The tokenizers follow the tokenizers contract, so they drop straight into a tidy pipeline, and the package ships curated Korean data and analysis helpers:

library(dplyr)
library(tidytext)

tibble(doc = names(demo_ko), text = demo_ko) |>
  unnest_tokens(word, text, token = token_nouns) |>
  anti_join(data.frame(word = stopwords_ko_words()), by = "word") |>
  count(doc, word, sort = TRUE)

keywords_tfidf(demo_ko, div = "nouns")       # TF-IDF keywords
token_lemma("아침을 먹었다")                  # predicate dictionary forms
kwic(demo_ko, "분석")                         # keyword in context
text_normalize("분석 ㅋㅋㅋㅋ 재밌어요!!!!")  # NFC, width, run squashing
lexicon_knu()                                 # KNU sentiment lexicon

See vignette("korean-text-analysis") for a full walkthrough.

Migrating to 0.2.0

Version 0.2.0 removes the duplicated native POS implementation and relies on RcppMeCab for all MeCab integration.
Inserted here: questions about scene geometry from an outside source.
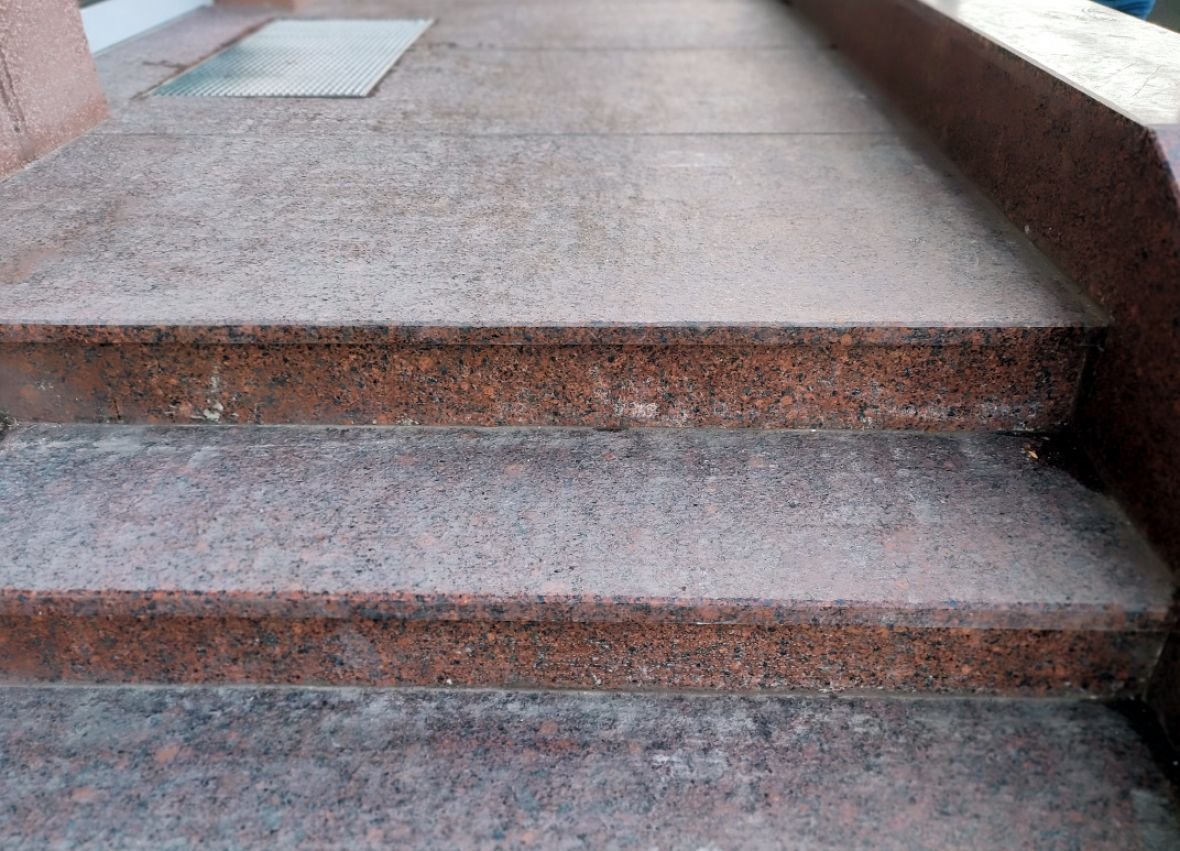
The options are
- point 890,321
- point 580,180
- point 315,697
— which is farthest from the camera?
point 580,180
Existing public analysis functions are retained, with these intentional changes:

Development

The test suite includes deterministic unit tests, native n-gram tests, and an end-to-end Korean dictionary integration test. GitHub Actions checks R release on Linux, macOS, and Windows, R-devel on Linux, and verifies that a Japanese dictionary is rejected clearly.

devtools::test()
devtools::check(args = c("--as-cran", "--no-manual"))

Please report bugs and feature requests in the GitHub issue tracker.

License

RmecabKo is licensed under GPL (>= 2). See the package DESCRIPTION for details.